TEKS YANG DIBERIKAN:
Ayat (7): Dalam hal Wajib Pajak mengajukan keberatan, jangka waktu pelunasan pajak sebagaimana dimaksud dalam Pasal 9 ayat (3) atau ayat (3a) atas jumlah pajak yang belum dibayar pada saat pengajuan keberatan, tertangguh sampai dengan 1 (satu) bulan sejak tanggal penerbitan Surat Keputusan Keberatan.

Ayat (8): Jumlah pajak yang belum dibayar pada saat pengajuan permohonan keberatan sebagaimana dimaksud pada ayat (7) tidak termasuk sebagai utang pajak sebagaimana dimaksud dalam Pasal 11 ayat (1) dan ayat (1a).
Ayat (9): Dalam hal keberatan Wajib Pajak ditolak atau dikabulkan sebagian, Wajib Pajak dikenai sanksi administrasi berupa denda sebesar 50% (lima puluh persen) dari jumlah pajak berdasarkan keputusan keberatan dikurangi dengan pajak yang telah dibayar sebelum mengajukan keberatan.

Ayat (10): Dalam hal Wajib Pajak mengajukan permohonan banding, sanksi administrasi berupa denda sebesar 50% (lima puluh persen) sebagaimana dimaksud pada ayat (9) tidak dikenakan.

Pihak yang mengajukan keberatan adalah:
a. Bagi WP Badan oleh Pengurus
b. Bagi WP orang pribadi oleh WP yang bersangkutan
c. Pihak yang dipotong/dipungut oleh pihak ketiga
d. Kuasa yang ditunjuk oleh mereka di atas dengan surat kuasa khusus pengajuan keberatan

Syarat–syarat mengajukan keberatan:
a.    diajukan secara tertulis dalam bahasa Indonesia;
b.   mengemukakan jumlah pajak yang terutang atau jumlah pajak yang dipotong  atau dipungut atau jumlah rugi menurut penghitungan Wajib Pajak dengan disertai alasan-alasan yang menjadi dasar penghitungan;
c.    (satu) surat keberatan diajukan hanya untuk 1 (satu) surat ketetapan pajak, untuk 1 (satu) pemotongan Pajak, atau untuk 1 (satu) pemungutan pajak.

BAHAN YANG DISEDIAKAN:
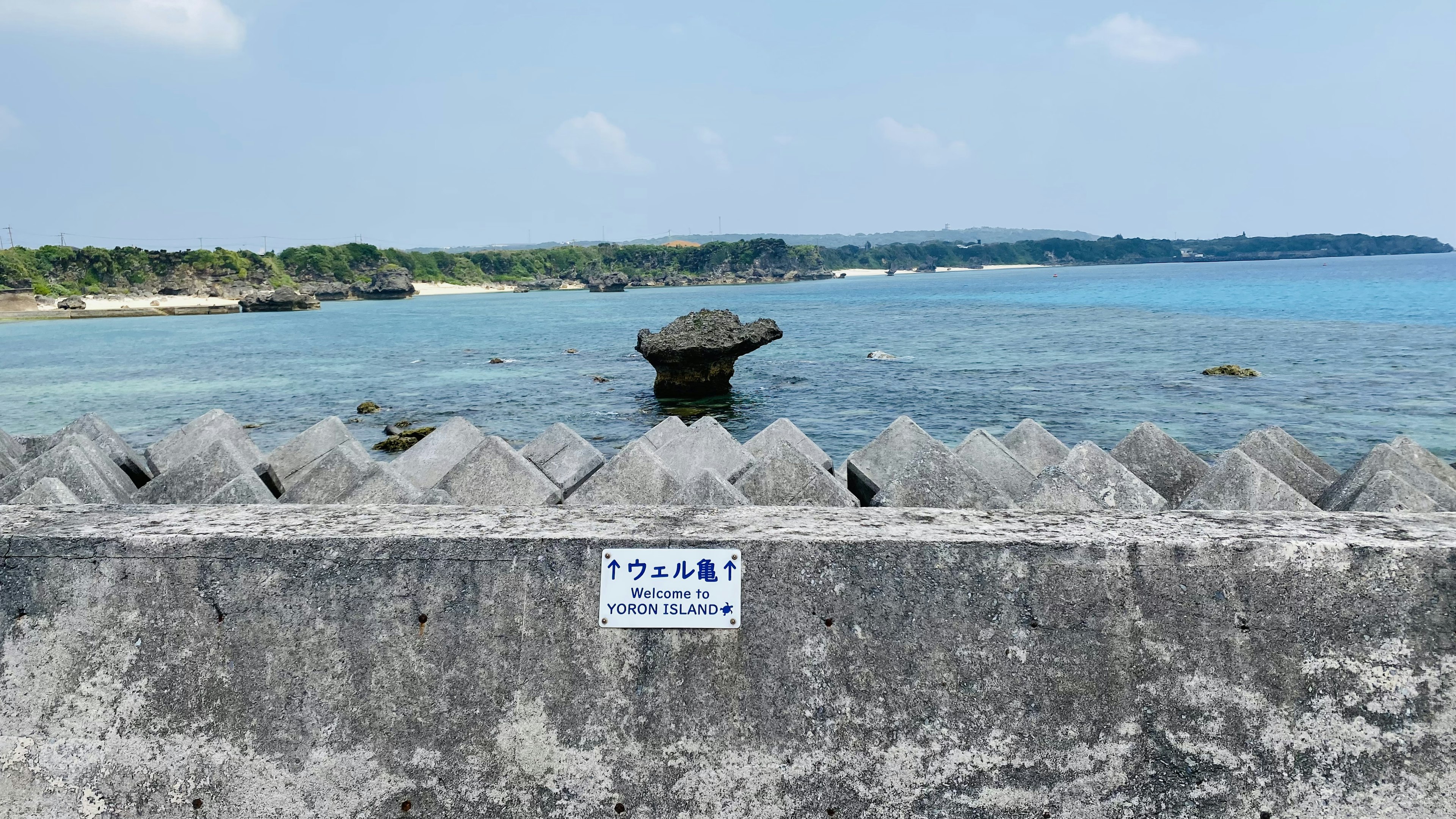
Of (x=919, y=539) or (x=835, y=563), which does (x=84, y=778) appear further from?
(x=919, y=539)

==

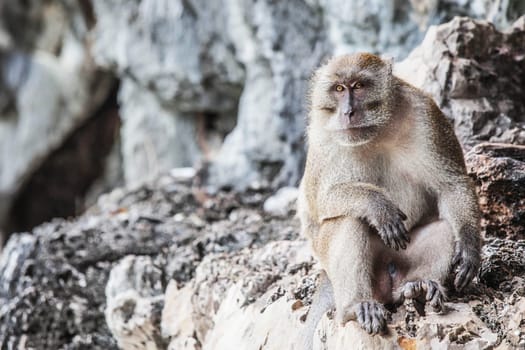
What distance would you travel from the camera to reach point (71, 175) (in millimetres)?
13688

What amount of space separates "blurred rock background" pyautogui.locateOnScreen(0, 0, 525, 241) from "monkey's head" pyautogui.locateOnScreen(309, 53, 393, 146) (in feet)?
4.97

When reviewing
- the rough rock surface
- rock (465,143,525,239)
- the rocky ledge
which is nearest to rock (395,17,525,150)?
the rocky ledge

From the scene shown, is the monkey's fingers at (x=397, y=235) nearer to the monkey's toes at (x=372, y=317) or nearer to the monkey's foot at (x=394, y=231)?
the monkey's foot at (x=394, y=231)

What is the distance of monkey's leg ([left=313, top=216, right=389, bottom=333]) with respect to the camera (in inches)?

TUGAS YANG DIKERJAKAN:
(1) Tampilkan persis bagian teks tentang keberatan pajak yang dibuka dengan kata-kata "Ayat (8): Jumlah" dan ditutup dengan "dan ayat (1a).".
(2) Jawab pertanyaan berikut dari teks tentang keberatan pajak:
(a) Berapa persen denda sanksi administrasi jika keberatan Wajib Pajak ditolak atau dikabulkan sebagian?
(b) Siapa yang mengajukan keberatan bagi WP Badan?
(c) Dalam bahasa apa keberatan harus diajukan secara tertulis?
Gunakan teks saja sebagai sumber, bukan catatan.

HASIL PER TUGAS:
(1)
Ayat (8): Jumlah pajak yang belum dibayar pada saat pengajuan permohonan keberatan sebagaimana dimaksud pada ayat (7) tidak termasuk sebagai utang pajak sebagaimana dimaksud dalam Pasal 11 ayat (1) dan ayat (1a).

(2)
(a) 50% (lima puluh persen) dari jumlah pajak berdasarkan keputusan keberatan dikurangi dengan pajak yang telah dibayar sebelum mengajukan keberatan.
(b) Pengurus.
(c) Bahasa Indonesia.